- _DATA TO PROCESS_
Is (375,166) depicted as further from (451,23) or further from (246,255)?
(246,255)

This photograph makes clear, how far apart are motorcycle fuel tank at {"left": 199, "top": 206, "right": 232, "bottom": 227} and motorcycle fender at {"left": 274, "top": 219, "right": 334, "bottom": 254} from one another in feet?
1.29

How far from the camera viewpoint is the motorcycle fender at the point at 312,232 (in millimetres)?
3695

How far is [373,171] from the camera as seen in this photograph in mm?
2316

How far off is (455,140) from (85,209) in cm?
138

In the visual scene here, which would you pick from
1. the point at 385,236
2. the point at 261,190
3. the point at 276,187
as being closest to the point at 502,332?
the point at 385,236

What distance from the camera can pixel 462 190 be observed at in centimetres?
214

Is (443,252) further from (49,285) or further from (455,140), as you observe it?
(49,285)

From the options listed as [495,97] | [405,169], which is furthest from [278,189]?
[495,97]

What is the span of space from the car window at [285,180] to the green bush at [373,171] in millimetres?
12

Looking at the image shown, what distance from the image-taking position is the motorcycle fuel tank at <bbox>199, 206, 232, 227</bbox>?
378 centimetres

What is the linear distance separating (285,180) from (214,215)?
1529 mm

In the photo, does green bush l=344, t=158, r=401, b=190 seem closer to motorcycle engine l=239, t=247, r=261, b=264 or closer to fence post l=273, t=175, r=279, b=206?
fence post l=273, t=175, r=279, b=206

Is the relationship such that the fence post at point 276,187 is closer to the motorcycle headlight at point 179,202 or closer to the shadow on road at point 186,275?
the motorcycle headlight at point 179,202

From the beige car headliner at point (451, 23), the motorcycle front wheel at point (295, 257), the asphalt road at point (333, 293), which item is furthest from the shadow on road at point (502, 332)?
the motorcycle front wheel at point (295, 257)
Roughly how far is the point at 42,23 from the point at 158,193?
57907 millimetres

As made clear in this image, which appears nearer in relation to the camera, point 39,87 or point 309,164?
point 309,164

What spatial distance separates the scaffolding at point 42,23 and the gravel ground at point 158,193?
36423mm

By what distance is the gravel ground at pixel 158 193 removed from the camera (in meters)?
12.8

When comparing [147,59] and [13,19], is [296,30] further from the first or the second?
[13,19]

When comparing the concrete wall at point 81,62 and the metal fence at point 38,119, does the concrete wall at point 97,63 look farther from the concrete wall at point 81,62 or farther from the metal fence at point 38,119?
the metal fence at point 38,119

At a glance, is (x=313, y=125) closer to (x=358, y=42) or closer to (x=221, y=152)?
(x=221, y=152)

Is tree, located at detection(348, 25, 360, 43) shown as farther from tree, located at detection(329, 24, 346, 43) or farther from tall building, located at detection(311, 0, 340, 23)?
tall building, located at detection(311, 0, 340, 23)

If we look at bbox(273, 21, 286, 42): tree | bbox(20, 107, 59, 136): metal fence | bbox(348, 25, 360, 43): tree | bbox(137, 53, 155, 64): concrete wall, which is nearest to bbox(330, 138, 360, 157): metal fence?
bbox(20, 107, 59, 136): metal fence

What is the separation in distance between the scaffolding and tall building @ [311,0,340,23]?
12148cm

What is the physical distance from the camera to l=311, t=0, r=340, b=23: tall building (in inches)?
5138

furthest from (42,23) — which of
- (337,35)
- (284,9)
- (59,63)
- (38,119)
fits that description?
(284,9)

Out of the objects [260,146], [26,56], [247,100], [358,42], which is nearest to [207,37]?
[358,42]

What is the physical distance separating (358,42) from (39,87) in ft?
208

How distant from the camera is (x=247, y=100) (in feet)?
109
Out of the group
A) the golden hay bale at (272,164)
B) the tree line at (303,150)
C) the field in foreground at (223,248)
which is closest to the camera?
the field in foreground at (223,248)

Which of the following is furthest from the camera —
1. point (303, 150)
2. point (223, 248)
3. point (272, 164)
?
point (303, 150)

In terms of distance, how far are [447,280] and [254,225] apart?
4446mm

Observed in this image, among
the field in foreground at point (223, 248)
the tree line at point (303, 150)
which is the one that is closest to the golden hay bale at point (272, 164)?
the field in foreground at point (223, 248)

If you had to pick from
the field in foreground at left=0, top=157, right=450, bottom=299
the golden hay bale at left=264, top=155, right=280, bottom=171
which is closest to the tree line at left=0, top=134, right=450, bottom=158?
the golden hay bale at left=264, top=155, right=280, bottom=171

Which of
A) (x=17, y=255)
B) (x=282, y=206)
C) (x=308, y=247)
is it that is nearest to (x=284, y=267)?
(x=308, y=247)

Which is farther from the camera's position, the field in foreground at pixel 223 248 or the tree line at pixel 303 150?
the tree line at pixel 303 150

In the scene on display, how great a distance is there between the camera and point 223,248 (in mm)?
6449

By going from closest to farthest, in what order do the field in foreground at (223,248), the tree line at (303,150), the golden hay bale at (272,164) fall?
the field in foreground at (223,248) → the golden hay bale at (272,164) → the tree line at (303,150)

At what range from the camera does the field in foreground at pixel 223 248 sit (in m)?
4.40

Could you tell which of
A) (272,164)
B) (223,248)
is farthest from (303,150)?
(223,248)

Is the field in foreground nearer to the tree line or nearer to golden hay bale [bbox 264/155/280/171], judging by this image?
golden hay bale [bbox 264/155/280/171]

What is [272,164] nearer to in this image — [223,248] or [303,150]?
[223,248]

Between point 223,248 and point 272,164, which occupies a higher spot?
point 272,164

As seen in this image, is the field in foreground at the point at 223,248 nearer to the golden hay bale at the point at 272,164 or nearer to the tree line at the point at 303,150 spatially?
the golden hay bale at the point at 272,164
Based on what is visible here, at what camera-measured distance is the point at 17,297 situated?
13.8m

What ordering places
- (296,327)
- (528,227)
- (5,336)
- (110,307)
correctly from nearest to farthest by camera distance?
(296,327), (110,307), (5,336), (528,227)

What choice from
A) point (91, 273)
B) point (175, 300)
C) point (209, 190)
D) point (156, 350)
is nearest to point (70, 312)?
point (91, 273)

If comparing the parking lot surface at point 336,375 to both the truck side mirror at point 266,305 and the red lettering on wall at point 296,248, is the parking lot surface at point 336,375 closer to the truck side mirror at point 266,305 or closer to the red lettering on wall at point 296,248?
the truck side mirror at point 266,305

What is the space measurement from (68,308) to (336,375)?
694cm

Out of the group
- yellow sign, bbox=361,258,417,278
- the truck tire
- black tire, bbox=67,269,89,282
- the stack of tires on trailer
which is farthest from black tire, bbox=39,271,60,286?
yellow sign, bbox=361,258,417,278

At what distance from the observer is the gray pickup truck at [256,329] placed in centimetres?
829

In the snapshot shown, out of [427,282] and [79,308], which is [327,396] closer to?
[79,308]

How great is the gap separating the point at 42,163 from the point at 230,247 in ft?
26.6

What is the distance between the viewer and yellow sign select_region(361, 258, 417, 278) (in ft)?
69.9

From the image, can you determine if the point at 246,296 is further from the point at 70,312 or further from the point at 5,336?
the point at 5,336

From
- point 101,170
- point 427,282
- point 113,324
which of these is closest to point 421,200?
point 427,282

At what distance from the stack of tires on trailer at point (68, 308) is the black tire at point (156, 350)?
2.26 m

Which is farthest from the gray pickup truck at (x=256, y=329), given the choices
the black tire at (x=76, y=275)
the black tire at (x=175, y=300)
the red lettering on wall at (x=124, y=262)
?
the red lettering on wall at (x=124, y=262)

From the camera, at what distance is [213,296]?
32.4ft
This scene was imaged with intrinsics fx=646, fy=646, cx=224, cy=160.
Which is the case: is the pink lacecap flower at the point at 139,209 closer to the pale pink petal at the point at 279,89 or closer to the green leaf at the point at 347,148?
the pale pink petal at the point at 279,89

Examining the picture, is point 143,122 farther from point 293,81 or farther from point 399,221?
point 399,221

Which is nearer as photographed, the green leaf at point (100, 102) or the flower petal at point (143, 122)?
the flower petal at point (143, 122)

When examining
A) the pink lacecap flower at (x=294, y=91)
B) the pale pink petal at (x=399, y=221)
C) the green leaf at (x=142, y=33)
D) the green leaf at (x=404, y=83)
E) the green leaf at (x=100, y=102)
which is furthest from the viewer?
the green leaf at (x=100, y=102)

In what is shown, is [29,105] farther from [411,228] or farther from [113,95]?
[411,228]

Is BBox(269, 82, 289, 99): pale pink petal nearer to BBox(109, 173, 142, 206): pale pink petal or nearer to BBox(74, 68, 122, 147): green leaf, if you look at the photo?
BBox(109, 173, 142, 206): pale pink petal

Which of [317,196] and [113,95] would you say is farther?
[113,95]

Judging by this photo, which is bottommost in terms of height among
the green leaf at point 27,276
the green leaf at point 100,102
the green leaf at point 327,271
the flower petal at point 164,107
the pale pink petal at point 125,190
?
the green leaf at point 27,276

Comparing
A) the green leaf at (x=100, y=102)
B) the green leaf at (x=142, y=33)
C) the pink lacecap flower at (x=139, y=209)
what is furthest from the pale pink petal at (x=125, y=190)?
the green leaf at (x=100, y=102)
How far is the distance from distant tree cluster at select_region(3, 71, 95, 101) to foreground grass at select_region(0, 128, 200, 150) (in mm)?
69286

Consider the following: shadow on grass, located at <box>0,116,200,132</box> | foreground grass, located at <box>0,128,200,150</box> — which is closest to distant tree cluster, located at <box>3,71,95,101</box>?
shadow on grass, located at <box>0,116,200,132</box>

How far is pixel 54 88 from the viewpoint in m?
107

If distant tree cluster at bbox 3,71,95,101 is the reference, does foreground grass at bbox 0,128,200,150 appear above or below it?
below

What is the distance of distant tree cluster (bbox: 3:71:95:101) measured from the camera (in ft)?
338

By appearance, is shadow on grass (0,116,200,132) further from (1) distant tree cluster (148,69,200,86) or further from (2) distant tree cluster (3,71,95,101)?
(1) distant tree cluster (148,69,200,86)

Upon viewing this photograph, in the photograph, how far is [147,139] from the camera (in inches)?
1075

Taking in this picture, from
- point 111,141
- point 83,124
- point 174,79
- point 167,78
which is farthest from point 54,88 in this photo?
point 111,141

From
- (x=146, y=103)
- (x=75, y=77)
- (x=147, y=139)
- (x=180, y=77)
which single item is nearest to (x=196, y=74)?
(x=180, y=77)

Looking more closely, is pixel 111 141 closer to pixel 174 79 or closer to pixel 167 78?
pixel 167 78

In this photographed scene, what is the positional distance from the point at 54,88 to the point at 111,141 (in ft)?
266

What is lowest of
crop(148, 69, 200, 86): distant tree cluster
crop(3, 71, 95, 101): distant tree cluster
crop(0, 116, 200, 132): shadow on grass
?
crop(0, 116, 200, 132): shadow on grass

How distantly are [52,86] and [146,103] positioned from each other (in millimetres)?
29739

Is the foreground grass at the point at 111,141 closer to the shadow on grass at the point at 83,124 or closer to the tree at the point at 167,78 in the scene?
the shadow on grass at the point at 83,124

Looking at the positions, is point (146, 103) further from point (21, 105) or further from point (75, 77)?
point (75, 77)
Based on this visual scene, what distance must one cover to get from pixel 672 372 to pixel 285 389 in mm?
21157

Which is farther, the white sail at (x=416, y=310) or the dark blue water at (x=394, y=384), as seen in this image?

- _EXERCISE OBJECTIVE_
Quote the records word for word, from the line containing "Looking at the positions, is" through the end of the records, with both of those lines included.

- _ANSWER TO THE EXERCISE_
Looking at the positions, is point (146, 103) further from point (21, 105) or further from point (75, 77)?
point (75, 77)
Based on this visual scene, what distance must one cover to get from pixel 672 372 to pixel 285 389 in mm?
21157

Which is farther, the white sail at (x=416, y=310) or the dark blue water at (x=394, y=384), as seen in this image?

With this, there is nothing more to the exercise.